STATED EXERCISE. Please pick out every line in the records below that contains the word "positioned", and copy each one.

========

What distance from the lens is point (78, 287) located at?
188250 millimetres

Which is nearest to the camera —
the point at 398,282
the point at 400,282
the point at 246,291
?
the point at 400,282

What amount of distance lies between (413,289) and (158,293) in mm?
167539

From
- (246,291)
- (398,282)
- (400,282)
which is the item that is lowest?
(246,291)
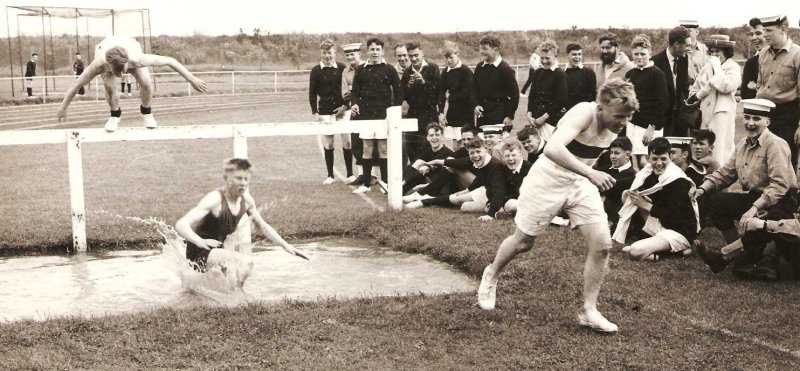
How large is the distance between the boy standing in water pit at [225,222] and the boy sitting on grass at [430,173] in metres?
4.28

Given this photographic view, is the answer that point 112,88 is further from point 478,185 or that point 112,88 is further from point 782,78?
point 782,78

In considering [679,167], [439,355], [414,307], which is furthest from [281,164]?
[439,355]

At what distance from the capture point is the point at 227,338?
18.8ft

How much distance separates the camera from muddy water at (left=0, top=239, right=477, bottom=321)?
6812 mm

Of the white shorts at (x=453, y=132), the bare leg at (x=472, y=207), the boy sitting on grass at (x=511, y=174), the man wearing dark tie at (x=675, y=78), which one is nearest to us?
the boy sitting on grass at (x=511, y=174)

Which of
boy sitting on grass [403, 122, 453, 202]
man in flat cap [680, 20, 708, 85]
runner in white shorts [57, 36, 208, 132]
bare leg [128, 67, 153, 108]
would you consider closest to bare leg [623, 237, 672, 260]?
boy sitting on grass [403, 122, 453, 202]

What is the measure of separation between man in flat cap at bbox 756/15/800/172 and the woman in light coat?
154 centimetres

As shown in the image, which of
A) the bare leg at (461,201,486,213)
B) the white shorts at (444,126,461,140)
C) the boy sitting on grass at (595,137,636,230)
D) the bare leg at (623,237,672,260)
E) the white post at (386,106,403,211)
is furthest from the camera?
the white shorts at (444,126,461,140)

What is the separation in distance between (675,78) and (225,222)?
661 cm

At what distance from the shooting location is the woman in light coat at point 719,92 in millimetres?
10883

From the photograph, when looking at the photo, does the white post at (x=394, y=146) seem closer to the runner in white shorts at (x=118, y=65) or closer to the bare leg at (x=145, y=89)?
the runner in white shorts at (x=118, y=65)

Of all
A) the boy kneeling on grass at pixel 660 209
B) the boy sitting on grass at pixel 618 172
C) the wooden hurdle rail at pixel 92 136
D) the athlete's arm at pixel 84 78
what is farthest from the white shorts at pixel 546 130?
the athlete's arm at pixel 84 78

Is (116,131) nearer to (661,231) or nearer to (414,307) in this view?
(414,307)

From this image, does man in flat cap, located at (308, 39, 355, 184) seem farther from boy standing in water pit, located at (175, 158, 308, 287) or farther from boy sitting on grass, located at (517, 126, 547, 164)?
boy standing in water pit, located at (175, 158, 308, 287)
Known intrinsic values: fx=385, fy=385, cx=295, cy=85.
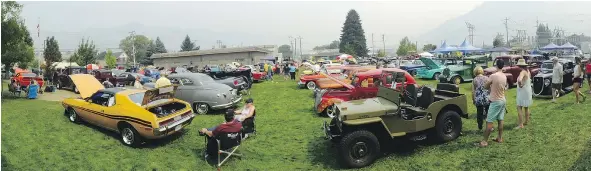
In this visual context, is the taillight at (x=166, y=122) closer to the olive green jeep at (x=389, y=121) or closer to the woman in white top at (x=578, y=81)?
the olive green jeep at (x=389, y=121)

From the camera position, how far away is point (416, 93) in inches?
340

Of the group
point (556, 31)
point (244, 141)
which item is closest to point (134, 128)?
point (244, 141)

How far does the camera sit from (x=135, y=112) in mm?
9422

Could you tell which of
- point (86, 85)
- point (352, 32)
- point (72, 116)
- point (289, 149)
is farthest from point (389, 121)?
point (352, 32)

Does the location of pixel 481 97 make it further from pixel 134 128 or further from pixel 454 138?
pixel 134 128

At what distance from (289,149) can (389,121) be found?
2.61 meters

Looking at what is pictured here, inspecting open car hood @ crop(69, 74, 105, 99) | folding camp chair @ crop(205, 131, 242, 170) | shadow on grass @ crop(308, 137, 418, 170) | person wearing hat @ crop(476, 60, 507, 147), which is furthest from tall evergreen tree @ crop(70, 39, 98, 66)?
person wearing hat @ crop(476, 60, 507, 147)

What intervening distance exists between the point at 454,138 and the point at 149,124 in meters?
7.03

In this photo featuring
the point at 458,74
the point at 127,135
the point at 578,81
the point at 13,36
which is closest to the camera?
the point at 127,135

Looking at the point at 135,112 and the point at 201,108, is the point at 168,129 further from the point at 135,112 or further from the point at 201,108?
the point at 201,108

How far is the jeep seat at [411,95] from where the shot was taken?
28.4 feet

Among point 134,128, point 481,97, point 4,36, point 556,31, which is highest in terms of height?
point 556,31

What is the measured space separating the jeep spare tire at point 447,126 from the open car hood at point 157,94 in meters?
6.89

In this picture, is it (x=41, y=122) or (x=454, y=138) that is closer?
(x=454, y=138)
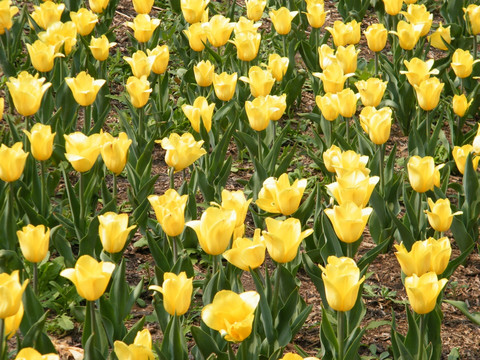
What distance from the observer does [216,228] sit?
7.45 ft

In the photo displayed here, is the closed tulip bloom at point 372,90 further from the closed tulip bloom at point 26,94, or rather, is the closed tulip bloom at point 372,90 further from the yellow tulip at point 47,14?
the yellow tulip at point 47,14

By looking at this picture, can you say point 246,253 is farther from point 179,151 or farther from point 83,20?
point 83,20

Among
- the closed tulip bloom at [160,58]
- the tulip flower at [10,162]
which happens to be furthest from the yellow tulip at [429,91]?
the tulip flower at [10,162]

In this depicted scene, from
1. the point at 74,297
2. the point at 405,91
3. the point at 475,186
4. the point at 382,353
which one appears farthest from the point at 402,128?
the point at 74,297

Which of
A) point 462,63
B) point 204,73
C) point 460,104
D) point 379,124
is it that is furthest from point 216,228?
point 462,63

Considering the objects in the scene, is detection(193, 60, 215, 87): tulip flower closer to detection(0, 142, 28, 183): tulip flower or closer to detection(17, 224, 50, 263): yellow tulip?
detection(0, 142, 28, 183): tulip flower

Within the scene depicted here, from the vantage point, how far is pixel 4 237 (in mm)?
2891

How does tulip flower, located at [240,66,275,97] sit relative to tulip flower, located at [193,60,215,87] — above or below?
above

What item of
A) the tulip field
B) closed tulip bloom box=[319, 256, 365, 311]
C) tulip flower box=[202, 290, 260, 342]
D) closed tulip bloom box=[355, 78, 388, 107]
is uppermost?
closed tulip bloom box=[319, 256, 365, 311]

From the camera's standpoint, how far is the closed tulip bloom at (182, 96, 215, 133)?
3400 mm

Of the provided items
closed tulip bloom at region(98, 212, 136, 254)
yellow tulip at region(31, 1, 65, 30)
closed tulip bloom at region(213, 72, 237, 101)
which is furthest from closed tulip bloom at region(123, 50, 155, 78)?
closed tulip bloom at region(98, 212, 136, 254)

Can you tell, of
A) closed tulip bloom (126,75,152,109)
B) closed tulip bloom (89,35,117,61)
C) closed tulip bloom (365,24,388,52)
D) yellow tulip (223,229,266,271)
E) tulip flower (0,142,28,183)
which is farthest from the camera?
closed tulip bloom (365,24,388,52)

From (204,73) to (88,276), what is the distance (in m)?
1.90

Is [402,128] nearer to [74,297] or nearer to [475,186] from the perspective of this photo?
[475,186]
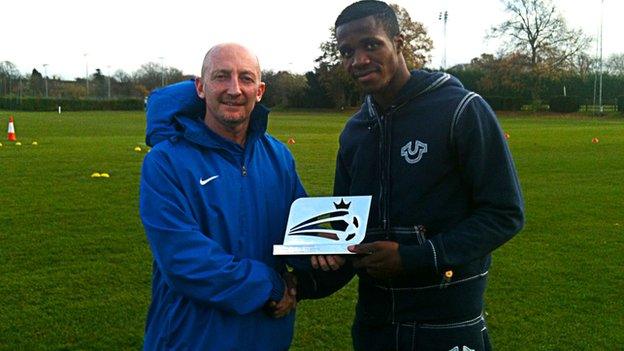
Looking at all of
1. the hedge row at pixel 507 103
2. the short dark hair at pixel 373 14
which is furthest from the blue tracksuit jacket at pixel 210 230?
the hedge row at pixel 507 103

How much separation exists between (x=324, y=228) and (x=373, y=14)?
87 centimetres

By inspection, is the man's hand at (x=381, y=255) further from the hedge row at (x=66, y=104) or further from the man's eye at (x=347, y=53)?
the hedge row at (x=66, y=104)

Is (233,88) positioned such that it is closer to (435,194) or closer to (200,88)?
(200,88)

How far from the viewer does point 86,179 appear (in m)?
13.5

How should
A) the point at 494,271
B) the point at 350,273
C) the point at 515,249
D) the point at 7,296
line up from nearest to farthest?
the point at 350,273
the point at 7,296
the point at 494,271
the point at 515,249

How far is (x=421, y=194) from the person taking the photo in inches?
106

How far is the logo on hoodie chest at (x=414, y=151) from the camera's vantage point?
2.67 meters

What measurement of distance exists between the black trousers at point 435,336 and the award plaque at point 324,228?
45 cm

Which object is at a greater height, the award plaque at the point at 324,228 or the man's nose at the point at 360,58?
the man's nose at the point at 360,58

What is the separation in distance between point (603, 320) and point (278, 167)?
3644 mm

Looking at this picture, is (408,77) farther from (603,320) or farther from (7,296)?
(7,296)

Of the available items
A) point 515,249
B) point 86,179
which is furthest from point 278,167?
point 86,179

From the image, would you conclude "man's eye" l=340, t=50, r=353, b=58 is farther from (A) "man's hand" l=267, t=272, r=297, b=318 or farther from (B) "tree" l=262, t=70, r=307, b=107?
(B) "tree" l=262, t=70, r=307, b=107

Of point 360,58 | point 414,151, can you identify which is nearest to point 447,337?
→ point 414,151
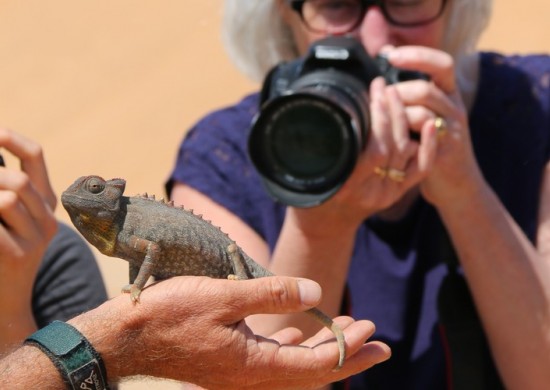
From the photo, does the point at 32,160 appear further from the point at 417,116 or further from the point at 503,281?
the point at 503,281

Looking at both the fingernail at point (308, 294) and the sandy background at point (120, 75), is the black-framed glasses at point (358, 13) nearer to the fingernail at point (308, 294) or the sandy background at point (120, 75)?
the fingernail at point (308, 294)

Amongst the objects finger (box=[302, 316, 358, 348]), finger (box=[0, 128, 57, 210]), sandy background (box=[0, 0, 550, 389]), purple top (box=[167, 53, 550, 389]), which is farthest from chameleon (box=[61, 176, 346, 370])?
sandy background (box=[0, 0, 550, 389])

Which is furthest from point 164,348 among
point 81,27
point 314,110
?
point 81,27

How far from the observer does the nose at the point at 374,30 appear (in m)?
2.58

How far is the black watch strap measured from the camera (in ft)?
5.07

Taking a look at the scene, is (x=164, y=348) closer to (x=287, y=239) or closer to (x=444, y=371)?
(x=287, y=239)

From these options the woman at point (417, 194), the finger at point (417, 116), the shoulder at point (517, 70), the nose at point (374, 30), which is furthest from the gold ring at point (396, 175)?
the shoulder at point (517, 70)

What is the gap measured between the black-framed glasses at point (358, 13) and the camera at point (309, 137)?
441 mm

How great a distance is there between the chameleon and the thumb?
80 mm

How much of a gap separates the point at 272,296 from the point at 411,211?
1.30 meters

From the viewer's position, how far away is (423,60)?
2.38 meters

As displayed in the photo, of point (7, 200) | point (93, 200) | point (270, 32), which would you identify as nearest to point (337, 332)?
point (93, 200)

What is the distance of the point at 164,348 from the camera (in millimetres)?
1594

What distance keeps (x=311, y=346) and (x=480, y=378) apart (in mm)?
964
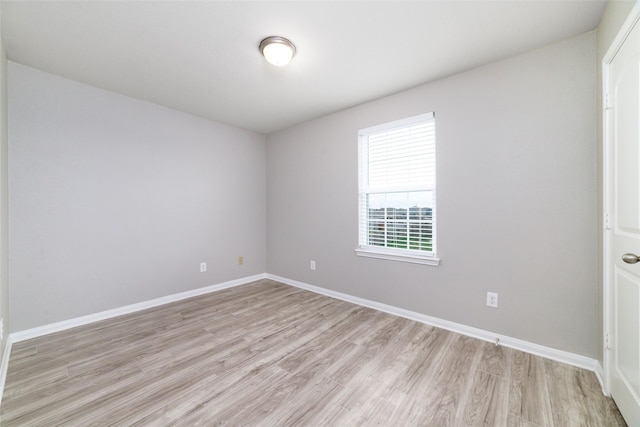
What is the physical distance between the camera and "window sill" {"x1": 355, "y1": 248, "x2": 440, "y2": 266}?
2.60 metres

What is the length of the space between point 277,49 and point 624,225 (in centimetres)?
250

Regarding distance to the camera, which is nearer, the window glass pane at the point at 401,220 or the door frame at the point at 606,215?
the door frame at the point at 606,215

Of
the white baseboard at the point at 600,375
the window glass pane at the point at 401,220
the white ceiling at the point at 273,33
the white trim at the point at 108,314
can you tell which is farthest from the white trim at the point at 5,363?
the white baseboard at the point at 600,375

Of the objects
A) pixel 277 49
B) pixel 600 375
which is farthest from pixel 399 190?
pixel 600 375

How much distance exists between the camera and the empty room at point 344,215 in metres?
1.56

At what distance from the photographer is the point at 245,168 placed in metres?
4.16

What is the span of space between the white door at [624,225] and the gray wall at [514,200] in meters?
0.34

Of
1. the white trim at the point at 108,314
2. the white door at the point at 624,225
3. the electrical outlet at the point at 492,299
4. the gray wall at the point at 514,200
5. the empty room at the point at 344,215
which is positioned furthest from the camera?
the white trim at the point at 108,314

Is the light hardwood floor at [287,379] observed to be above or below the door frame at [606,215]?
below

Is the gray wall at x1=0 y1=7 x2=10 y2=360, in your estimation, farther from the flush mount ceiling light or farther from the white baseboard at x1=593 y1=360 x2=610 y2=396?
the white baseboard at x1=593 y1=360 x2=610 y2=396

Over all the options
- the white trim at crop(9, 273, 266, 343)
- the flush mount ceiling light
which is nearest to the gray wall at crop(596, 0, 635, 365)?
the flush mount ceiling light

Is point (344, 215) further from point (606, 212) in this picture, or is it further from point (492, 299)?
point (606, 212)

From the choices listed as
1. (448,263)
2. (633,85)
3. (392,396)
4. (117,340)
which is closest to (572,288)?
(448,263)

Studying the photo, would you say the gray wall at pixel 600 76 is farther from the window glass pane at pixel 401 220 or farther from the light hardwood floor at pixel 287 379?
the window glass pane at pixel 401 220
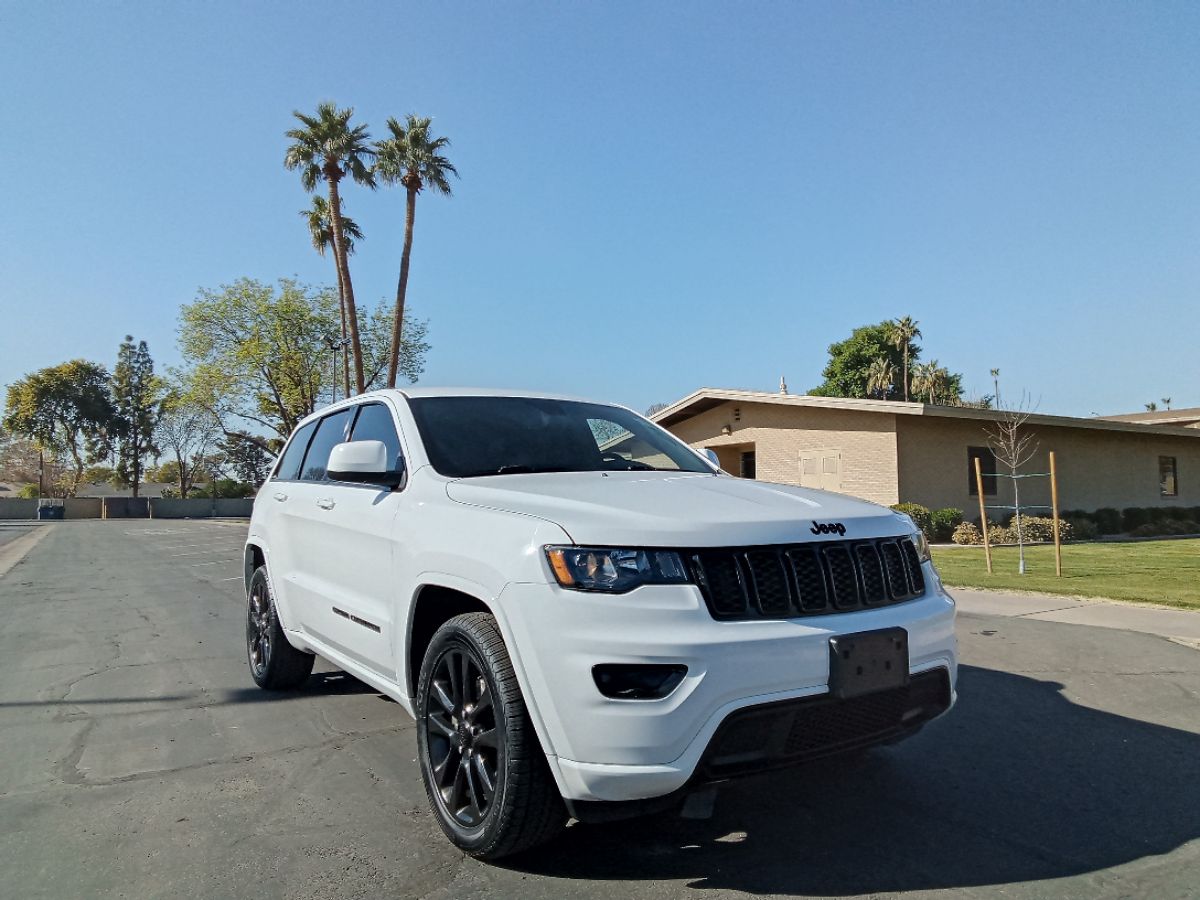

========

EXERCISE OUTPUT.
Is (233,88) positioned such that it is closer to (435,194) or closer to (200,88)?
which is positioned furthest from the camera?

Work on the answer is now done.